The survey asked 300 representatives of public child and youth development services about their work and activities and how they think the public perceives their contributions. In addition, Forsa explored the formal education sector's view of child and youth development services by conducting six qualitative interviews with school representatives.
"From games to sports, crafts to tinkering all the way to tutoring, child and youth development programs often provide a valuable educational pathway, especially for kids who struggle at school," said Prof. Dr. Wolfgang Schuster, Chairman of the Executive Board of Deutsche Telekom Stiftung. "If you want more equal opportunities, public child and youth development is a good place to start - and a good thing to support financially and conceptually."

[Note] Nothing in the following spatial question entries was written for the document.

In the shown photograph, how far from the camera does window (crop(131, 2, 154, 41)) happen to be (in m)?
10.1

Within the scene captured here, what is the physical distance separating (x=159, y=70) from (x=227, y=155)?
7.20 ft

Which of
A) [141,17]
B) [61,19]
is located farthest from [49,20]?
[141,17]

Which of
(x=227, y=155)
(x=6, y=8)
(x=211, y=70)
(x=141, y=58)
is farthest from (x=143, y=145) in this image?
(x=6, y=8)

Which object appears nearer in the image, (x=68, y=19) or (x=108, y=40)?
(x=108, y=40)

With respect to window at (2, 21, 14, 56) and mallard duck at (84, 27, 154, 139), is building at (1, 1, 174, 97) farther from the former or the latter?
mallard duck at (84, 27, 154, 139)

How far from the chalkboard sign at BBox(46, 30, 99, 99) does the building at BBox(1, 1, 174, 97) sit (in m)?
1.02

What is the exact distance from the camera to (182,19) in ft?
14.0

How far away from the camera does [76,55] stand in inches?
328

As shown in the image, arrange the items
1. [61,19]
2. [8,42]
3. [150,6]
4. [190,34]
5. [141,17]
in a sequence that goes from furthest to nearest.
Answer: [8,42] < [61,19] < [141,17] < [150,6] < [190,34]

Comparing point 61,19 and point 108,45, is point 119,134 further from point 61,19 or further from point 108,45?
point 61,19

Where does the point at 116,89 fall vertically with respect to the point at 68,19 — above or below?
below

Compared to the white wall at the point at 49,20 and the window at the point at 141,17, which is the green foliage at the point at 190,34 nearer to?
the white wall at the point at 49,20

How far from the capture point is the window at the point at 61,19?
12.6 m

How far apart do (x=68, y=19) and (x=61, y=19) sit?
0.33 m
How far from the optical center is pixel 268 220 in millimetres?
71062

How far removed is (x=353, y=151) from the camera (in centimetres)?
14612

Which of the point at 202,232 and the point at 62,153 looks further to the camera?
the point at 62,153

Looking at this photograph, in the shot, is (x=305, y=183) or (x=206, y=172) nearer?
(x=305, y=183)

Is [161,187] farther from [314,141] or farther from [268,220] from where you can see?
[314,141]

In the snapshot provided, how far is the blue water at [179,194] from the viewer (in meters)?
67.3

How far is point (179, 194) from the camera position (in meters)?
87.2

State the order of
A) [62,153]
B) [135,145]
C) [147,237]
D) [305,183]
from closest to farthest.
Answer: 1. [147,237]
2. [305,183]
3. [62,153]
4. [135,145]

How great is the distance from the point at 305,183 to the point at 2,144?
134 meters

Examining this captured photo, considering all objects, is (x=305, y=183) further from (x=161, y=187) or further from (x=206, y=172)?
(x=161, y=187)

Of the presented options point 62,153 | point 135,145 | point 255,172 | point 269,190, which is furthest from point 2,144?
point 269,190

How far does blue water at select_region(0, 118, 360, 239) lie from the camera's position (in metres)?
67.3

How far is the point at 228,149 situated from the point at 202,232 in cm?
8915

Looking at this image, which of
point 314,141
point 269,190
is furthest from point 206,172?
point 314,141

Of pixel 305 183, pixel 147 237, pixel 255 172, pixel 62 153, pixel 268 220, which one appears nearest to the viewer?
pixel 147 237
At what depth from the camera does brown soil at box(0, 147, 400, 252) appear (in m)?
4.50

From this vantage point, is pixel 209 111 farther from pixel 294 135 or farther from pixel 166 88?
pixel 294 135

Most institutions involved in public child and youth development provide educational services within the strict sense of the word. For example, 73 percent of respondents say they help kids prepare presentations for school; 64 percent offer interview training; 61 percent provide career counseling. However, the core competences of public child and youth development - nurturing personal abilities and social skills - also help many young people succeed in school and society at large. 93 percent of the respondents agreed strongly with the statement that they supported children and teenagers in their personal development, while 90 percent were completely convinced that the children and teenagers enrolled in their programs learned teamwork, communication and conflict resolution skills.
The interviewed school representatives agreed wholeheartedly. They named personal development, confidence building and the acquisition of social, communication and everyday skills as key strengths of public child and youth development services. They stressed that these institutions compensate for deficiencies and thus positively impact how young people learn and behave in school.